[Kaynak metin]
—————
"Vücudunun Sesini Dinlemek" Ne Demektir?
Rehberlik
"Vücudunun sesini dinlemek" klişe bir laf değil, aslında dikkatini her gün zihnine ve vücuduna getirmenin bir yoludur. Böylece tam ilerleme kaydedebilirsin.
- Nasıl hissettiğine göre tempoyu artırıp azaltarak veya bazı antrenmanları atlayarak daha esnek bir yaklaşım izlemen, daha iyi hissetmeni sağlayabilir.
- Anı yaşayıp belirli sinyallerin farkına varmak zihin-vücut bağlantını güçlendirmeye yardımcı olabilir ve ihtiyaçların doğrultusunda hareket etmeni kolaylaştırabilir.
- Biraz yavaşlaman gereken günlerde favori yoga stillerini giyip NTC'deki restoratif yoga akışını deneyebilirsin.
Daha fazla bilgi edinmek için okumaya devam et…
Hayatın neredeyse her aşamasında, ilerleme kaydetmek için dengeye ve esnekliğe ihtiyaç duyarız. Yani kendini zorlamalı ama aşırıya kaçmamalısın ve denediklerin işe yaramıyorsa yöntemini değiştirebilmelisin. Fitness antrenmanlarında sık duyulan "vücudunu dinle" sözü burada devreye girer.
Bu ifade, sana anlaşılması zor ve yararsız gelebilir. Yoga eğitmeni Alex Silver-Fagan, vücudunun sesini dinlemenin hem fiziksel hem duygusal seviyede ihtiyaçlarını karşılayacak şekilde hareketlerine yön vermesi için zihin-vücut bağlantısına odaklanmak anlamına geldiğini söylüyor.
Kulağına biraz uçuk mu geldi? Bu yaklaşımın bilimsel bir temeli de var. Beynin, vücudundan aldığı sinyalleri (yüksek nabzının, kas gerginliğinin, yiyecek/içecek ihtiyacının duyusal bilgileri gibi) takip eder ve vücudunun durumunu tahmin etmek için bunları kullanır. Bu tahminlere iç duyum denir. South Dakota School of Mines and Technology psikoloji doçent doktoru Dr. Jonathan Gibson, "Gelişmiş iç duyum, kişinin daha bilinçli şekilde bu sinyallerin farkına varmasını sağlayacağı için vücuduyla daha uyum içinde olmasına olanak tanır." diyor. İç duyumu daha iyi kişilerin ruhsal, duygusal ve sosyal sağlığı da daha iyi olur. Gibson, buna neden olarak bilinç düzeyleri sayesinde zihinlerinin ve vücutlarının ihtiyaçlarını daha düzenli olarak karşılayabilmelerini gösteriyor. Aynı nedenle çalışmalar, bu beceriyi daha yüksek sportif performansla da ilişkilendiriyor.
—————
Şu üç ifade kaynak metinle uyuşuyor mu, her biri için evet ya da hayır diye yanıtla ve kararı belirleyen sözleri metinden birebir alıntıla: 1. Alex Silver-Fagan bir yoga eğitmenidir. 2. Beynin vücut sinyallerine dayanarak yaptığı tahminlere iç duyum denir. 3. Metin, bazı antrenmanları atlamaya karşı çıkar. Buradaki satırlar, yukarıdaki metinden ayrı bir malzemedir.

[Seçilmiş satırlar]
—————
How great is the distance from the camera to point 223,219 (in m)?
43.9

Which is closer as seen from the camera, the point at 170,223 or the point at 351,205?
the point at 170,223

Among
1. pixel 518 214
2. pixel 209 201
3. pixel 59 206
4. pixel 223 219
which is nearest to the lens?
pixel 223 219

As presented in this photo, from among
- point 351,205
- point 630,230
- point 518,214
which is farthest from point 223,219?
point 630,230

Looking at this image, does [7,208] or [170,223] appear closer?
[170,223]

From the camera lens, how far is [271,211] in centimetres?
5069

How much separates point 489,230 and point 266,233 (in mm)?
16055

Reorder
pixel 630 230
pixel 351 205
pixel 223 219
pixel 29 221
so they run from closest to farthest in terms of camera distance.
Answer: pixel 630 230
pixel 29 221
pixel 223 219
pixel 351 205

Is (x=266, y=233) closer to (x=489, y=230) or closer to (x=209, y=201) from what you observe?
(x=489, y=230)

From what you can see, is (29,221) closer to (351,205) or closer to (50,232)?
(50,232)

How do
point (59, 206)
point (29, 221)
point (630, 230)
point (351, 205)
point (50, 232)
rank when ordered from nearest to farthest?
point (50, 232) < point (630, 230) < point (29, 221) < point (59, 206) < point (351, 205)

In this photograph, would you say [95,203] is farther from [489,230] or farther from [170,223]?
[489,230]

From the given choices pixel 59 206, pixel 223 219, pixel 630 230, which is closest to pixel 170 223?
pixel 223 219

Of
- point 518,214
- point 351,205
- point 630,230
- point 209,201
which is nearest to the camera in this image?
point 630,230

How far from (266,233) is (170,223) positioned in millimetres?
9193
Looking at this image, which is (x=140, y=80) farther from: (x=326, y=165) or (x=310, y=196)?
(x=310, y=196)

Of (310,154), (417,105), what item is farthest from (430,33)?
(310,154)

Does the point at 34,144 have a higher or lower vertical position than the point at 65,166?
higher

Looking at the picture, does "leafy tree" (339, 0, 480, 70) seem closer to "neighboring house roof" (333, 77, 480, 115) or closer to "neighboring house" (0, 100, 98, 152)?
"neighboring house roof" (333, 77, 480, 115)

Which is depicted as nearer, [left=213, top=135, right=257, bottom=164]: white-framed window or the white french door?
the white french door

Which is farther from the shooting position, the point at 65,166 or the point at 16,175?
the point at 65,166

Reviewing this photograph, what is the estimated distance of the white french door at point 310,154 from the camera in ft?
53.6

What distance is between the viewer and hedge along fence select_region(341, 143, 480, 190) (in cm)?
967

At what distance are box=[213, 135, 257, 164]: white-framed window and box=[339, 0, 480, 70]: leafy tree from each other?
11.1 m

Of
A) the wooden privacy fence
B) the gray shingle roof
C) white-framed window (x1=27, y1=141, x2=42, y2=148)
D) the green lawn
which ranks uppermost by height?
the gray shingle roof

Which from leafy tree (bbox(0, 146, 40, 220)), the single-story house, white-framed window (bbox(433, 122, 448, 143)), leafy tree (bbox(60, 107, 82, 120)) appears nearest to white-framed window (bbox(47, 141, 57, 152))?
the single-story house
—————
[Doğru yanıt]
1. Evet: "Yoga eğitmeni Alex Silver-Fagan"
2. Evet: "Bu tahminlere iç duyum denir."
3. Hayır: "bazı antrenmanları atlayarak daha esnek bir yaklaşım izlemen, daha iyi hissetmeni sağlayabilir"